**Work required**
Copy all of the records below word for word, keeping every line as it stands.

**Records for the exercise**
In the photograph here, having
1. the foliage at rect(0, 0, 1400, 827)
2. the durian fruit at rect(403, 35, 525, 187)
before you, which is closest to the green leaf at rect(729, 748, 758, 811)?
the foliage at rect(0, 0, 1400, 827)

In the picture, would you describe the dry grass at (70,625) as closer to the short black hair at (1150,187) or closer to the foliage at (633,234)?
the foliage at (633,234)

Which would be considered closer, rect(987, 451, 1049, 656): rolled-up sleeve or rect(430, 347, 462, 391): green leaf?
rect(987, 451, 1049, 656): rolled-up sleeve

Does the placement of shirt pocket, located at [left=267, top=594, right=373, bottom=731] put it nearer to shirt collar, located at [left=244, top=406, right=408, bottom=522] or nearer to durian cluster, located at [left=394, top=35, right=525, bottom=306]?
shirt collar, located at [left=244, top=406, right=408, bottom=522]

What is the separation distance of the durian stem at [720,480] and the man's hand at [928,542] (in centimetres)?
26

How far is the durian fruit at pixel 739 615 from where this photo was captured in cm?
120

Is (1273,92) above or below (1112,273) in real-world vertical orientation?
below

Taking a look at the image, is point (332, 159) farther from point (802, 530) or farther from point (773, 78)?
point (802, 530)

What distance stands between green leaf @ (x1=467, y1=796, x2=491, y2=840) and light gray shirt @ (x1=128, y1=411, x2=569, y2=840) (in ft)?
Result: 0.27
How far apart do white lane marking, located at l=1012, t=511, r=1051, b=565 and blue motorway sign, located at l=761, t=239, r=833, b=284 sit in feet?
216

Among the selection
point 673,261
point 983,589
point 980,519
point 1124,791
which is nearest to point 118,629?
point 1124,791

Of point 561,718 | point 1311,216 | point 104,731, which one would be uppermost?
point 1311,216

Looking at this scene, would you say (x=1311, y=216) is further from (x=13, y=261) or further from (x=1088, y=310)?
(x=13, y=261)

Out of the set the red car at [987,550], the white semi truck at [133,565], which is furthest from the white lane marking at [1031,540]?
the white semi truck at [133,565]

**Answer to this exercise**
In the photograph here, having
1. the foliage at rect(0, 0, 1400, 827)
2. the durian fruit at rect(403, 35, 525, 187)
before you, which is closest to the green leaf at rect(729, 748, 758, 811)?
the foliage at rect(0, 0, 1400, 827)

In the picture, would you describe the dry grass at (70,625) as closer to the short black hair at (1150,187) or closer to the foliage at (633,234)?
the foliage at (633,234)

Which would be considered closer, rect(987, 451, 1049, 656): rolled-up sleeve or rect(430, 347, 462, 391): green leaf?
rect(987, 451, 1049, 656): rolled-up sleeve

Does the placement of shirt pocket, located at [left=267, top=594, right=373, bottom=731] put it nearer to shirt collar, located at [left=244, top=406, right=408, bottom=522] or nearer to durian cluster, located at [left=394, top=35, right=525, bottom=306]?
shirt collar, located at [left=244, top=406, right=408, bottom=522]

What is the separation distance of the durian stem at [720,480] and the man's hand at [928,542] (in centimetres)?
26

How far is the durian fruit at pixel 739 615 from where this photo was captured in cm?
120

Is (1273,92) above or below (1112,273) in real-world vertical orientation?
below

Taking a look at the image, is point (332, 159) farther from point (802, 530) or farther from point (773, 78)?
point (802, 530)

What distance stands between green leaf @ (x1=467, y1=796, x2=491, y2=840) and light gray shirt @ (x1=128, y1=411, x2=569, y2=840) (in ft)?
Result: 0.27
How far apart do white lane marking, located at l=1012, t=511, r=1051, b=565 and blue motorway sign, located at l=761, t=239, r=833, b=284 sit in feet?
216

Among the selection
point 673,261
point 983,589
point 980,519
point 1124,791
which is nearest to point 118,629?
point 1124,791

Of point 561,718 | point 1311,216 | point 104,731, which one would be uppermost?
point 1311,216

Looking at this scene, would you say (x=1311, y=216) is further from (x=13, y=261) or further from (x=1088, y=310)?
(x=13, y=261)

Out of the set the red car at [987,550], the white semi truck at [133,565], which is furthest from the white lane marking at [1031,540]?
the white semi truck at [133,565]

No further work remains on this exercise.